EXERCISE AIM » Write out all of the data exactly as it appears.

RECORDS »
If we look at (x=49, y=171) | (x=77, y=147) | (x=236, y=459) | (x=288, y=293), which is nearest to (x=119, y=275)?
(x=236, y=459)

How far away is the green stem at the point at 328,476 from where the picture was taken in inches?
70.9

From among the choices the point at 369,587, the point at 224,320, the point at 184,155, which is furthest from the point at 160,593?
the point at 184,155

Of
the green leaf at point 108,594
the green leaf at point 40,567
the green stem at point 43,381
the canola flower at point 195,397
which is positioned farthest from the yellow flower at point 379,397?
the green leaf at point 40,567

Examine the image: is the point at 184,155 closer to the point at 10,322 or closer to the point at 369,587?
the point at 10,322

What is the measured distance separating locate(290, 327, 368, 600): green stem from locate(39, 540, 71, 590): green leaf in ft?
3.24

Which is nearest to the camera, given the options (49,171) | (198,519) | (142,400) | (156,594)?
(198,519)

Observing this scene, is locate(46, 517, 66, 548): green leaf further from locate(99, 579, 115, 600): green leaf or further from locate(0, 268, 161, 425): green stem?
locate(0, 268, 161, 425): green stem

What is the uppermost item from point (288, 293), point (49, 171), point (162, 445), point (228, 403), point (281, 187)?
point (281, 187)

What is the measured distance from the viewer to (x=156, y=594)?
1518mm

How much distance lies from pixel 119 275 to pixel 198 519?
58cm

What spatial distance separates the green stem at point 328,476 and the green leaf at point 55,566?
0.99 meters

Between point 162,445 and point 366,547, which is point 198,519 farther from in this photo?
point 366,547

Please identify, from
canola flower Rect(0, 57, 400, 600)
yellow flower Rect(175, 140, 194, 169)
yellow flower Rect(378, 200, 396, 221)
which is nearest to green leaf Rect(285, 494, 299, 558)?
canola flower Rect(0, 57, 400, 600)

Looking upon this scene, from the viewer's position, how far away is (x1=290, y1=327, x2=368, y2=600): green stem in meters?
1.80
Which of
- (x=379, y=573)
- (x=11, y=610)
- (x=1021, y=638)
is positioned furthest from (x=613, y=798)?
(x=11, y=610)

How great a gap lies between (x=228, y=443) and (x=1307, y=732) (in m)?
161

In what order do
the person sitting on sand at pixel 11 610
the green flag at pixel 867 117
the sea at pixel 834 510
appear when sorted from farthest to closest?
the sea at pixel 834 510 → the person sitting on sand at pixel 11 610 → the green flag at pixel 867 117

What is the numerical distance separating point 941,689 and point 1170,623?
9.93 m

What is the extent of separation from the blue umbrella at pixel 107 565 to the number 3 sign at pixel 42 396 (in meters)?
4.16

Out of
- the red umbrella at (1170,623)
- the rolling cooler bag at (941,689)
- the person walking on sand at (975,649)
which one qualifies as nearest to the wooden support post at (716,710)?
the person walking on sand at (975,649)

COMPLETED EXERCISE »
If we look at (x=49, y=171) | (x=77, y=147) | (x=236, y=459) | (x=288, y=293), which is nearest to (x=119, y=275)?
(x=236, y=459)

How far away is the green stem at the point at 328,476 from where the picture was taken in inches?
70.9

From among the choices the point at 369,587, the point at 224,320, the point at 184,155, which is furthest from the point at 160,593?
the point at 184,155

Of
the green leaf at point 108,594
the green leaf at point 40,567
the green stem at point 43,381
the canola flower at point 195,397
which is positioned farthest from the yellow flower at point 379,397?
the green leaf at point 40,567

Examine the image: is the point at 184,155 closer to the point at 10,322 or closer to the point at 369,587?
the point at 10,322

What is the measured distance separating locate(290, 327, 368, 600): green stem from locate(39, 540, 71, 590): green leaf in ft?
3.24

Which is nearest to the camera, given the options (49,171) | (198,519) | (142,400) | (156,594)?
(198,519)

Observing this scene, is locate(46, 517, 66, 548): green leaf further from locate(99, 579, 115, 600): green leaf or further from locate(0, 268, 161, 425): green stem?
locate(0, 268, 161, 425): green stem

What is the uppermost item from point (288, 293), point (49, 171), point (162, 445), point (228, 403), point (281, 187)?
point (281, 187)

What is the measured distance from the viewer to (x=156, y=594)?
1518mm

How much distance lies from pixel 119 275 to pixel 198 519?
58cm

What spatial distance separates the green stem at point 328,476 and the green leaf at point 55,566?
0.99 meters

Between point 162,445 and point 366,547, which is point 198,519 farther from in this photo?
point 366,547

Please identify, from
canola flower Rect(0, 57, 400, 600)
yellow flower Rect(175, 140, 194, 169)
yellow flower Rect(378, 200, 396, 221)
which is nearest to green leaf Rect(285, 494, 299, 558)?
canola flower Rect(0, 57, 400, 600)

Looking upon this scene, from the viewer's position, how far away is (x1=290, y1=327, x2=368, y2=600): green stem in meters?
1.80
Which of
- (x=379, y=573)
- (x=11, y=610)
- (x=1021, y=638)
is positioned furthest from (x=613, y=798)?
(x=11, y=610)

How great a gap lies between (x=228, y=443) and (x=1307, y=732) (in m)?
161

In what order do
the person sitting on sand at pixel 11 610
the green flag at pixel 867 117
the sea at pixel 834 510
appear when sorted from farthest to closest?
the sea at pixel 834 510 → the person sitting on sand at pixel 11 610 → the green flag at pixel 867 117

What is the numerical distance separating point 941,689 and point 1170,623?
9.93 m

What is the extent of separation from the blue umbrella at pixel 107 565 to the number 3 sign at pixel 42 396 (in meters)?
4.16

Out of
- the red umbrella at (1170,623)
- the rolling cooler bag at (941,689)
- the person walking on sand at (975,649)
which one qualifies as nearest to the wooden support post at (716,710)?
the person walking on sand at (975,649)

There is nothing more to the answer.